Here, the record reveals that Lewis was entitled to an award of damages for emotional distress. There was substantial evidence that she suffered emotional injuries, causally connected to the finding of unlawful discrimination. Brown called her into his office and gave her one day’s notice of her termination. Lewis testified that she was devastated, as well as embarrassed because she had to pack up her belongings in front of her coworkers. After learning that her position had been re-posted only eight days after her termination, she was shocked, and her termination caused instability at home with her husband and her children. She further testified that her firing caused her to question her ability to work for another employer. Unlike in DeRoche, Lewis’s testimony causally connected her emotional distress to TH&H’s unlawful discrimination.
However, using Smith and School Comm, of Norton as guideposts for emotional distress awards, we conclude that there was not substantial evidence in the record to justify a $100,000 award. Unlike in Smith, where the plaintiff suffered from anxiety and decreased self-esteem for six years, Lewis did not testify to the length of time she suffered from the embarrassment of packing her belongings in front of her coworkers and of learning of her job’s reposting eight days after the termination, or the length of time she experienced instability at home. While the Smith plaintiff corroborated her testimony with correspondence and medical records, Lewis has not corroborated her testimony of emotional distress. Finally, unlike School Comm, of Norton, Lewis did not seek any counseling or mental health treatment and did not suffer from any physical manifestations of her emotional distress.

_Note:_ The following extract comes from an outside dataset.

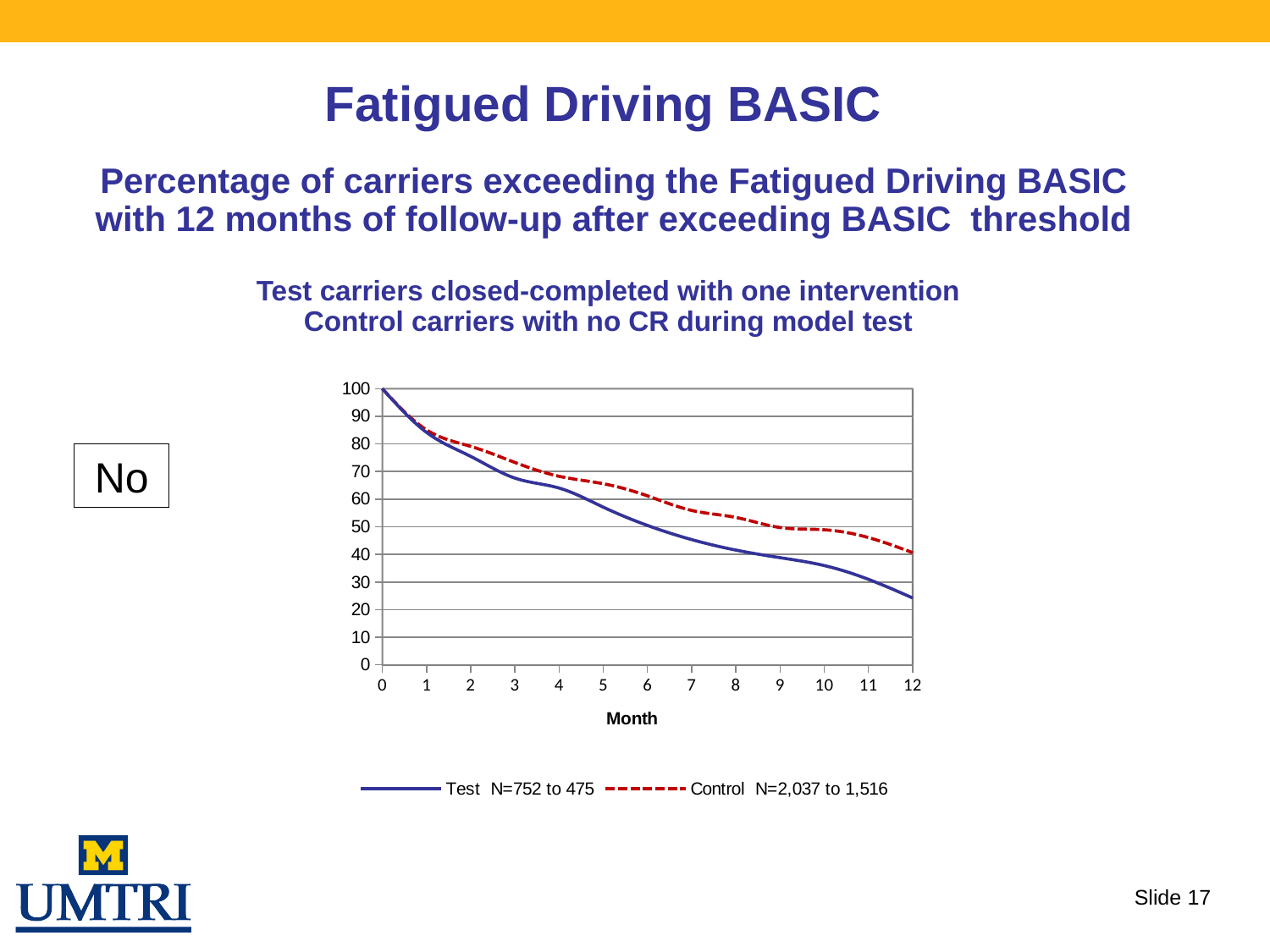
What is the value of the Control series at month 0? 100 How many series does the chart legend list? 2 Is the value for the Control series at month 12 greater or less than 30? greater Do the values of the Test series rise or fall as the month increases? fall Is the value for the Test series at month 6 greater or less than 60? less What is the value of the Test series at month 0? 100 At month 12, which series has the higher value, Test or Control? Control Is the value for the Test series at month 12 greater or less than 30? less What is the label of the x axis of the chart? Month Do the values of the Control series rise or fall as the month increases? fall What are the two series named in the chart legend? Test N=752 to 475 and Control N=2,037 to 1,516 What kind of chart is shown on the slide? line chart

So much of the judgment as awarded $100,000 for emotional distress is vacated and the case is remanded to the Superior Court for determination of an emotional distress award consistent with this opinion. The remainder of the judgment is affirmed.
So ordered.
Lewis also was awarded damages for increased health insurance costs and attorney’s fees; neither award is raised on appeal.
As the assistant fiscal director, Lewis’s duties included managing and auditing the general ledger; coordinating monthly financial reports, including accounts receivable and payable; creating grant set-up approvals; budget management; and performing Gaudreau’s duties when he was absent. Gaudreau’s duties entailed supervising the payroll and working with the general
The controller’s listed duties consisted of managing and supervising corporate and general accounting functions, supervising the general ledger, supervising payroll, preparing indirect cost proposals, and preparing audit schedules.
There was substantial evidence supporting the MCAD’s finding that Burke, not Gaudreau, was the proper comparator because Burke’s duties were the same as Lewis’s while Gaudreau’s duties and qualifications were significantly inferior. See generally Matthews v. Ocean Spray Cranberries, Inc., 426 Mass. 122, 129-130 (1997). Thus, Gaudreau’s race and termination were irrelevant to the analysis.